= Extracted entries =
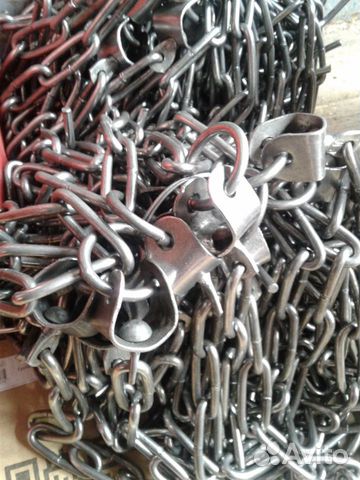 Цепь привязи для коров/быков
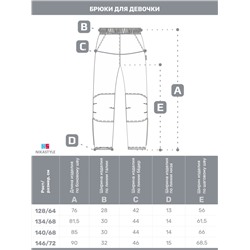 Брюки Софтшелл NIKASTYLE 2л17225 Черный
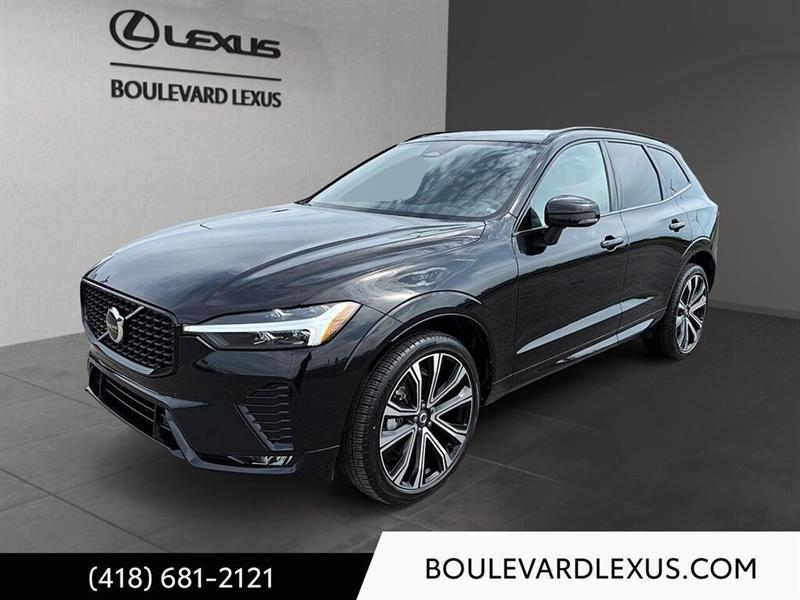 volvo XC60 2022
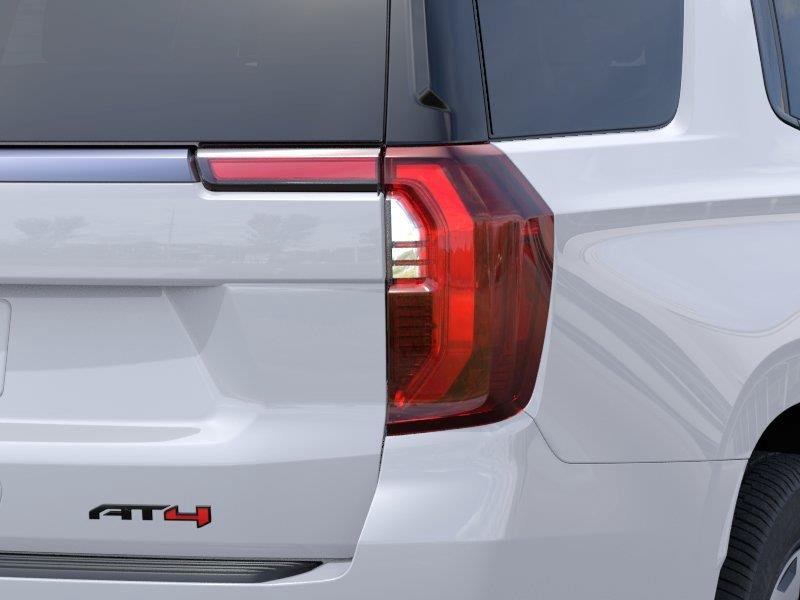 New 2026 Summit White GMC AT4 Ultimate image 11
...
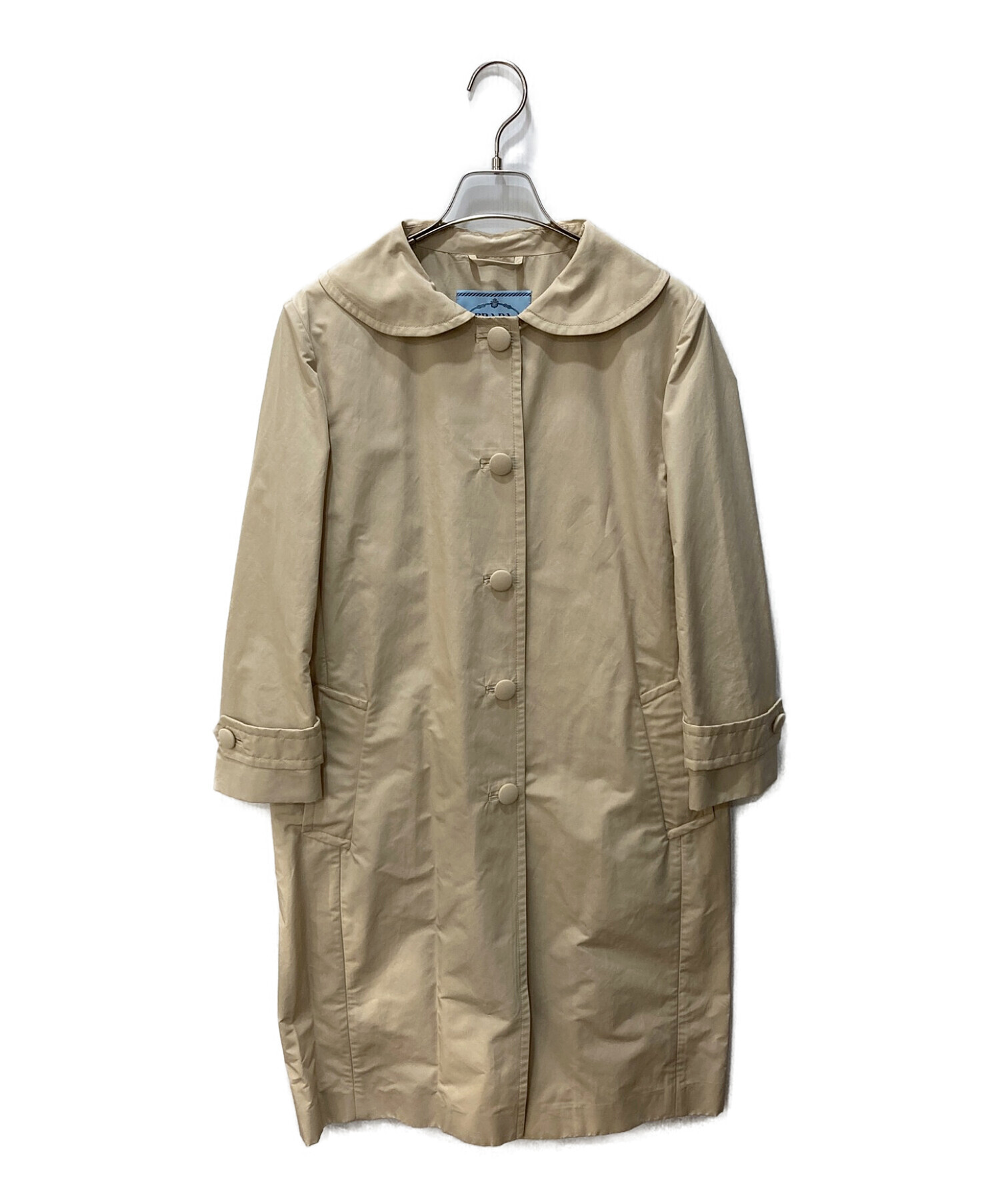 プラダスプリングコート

= Aim of the task =
Repeat only the stretch of data above that runs from the line with "Цепь привязи для коров/быков" to the line with "New 2026 Summit". Keep both end lines; exclude pictures.

= Solution for this problem =
 Цепь привязи для коров/быков
 Брюки Софтшелл NIKASTYLE 2л17225 Черный
 volvo XC60 2022
 New 2026 Summit White GMC AT4 Ultimate image 11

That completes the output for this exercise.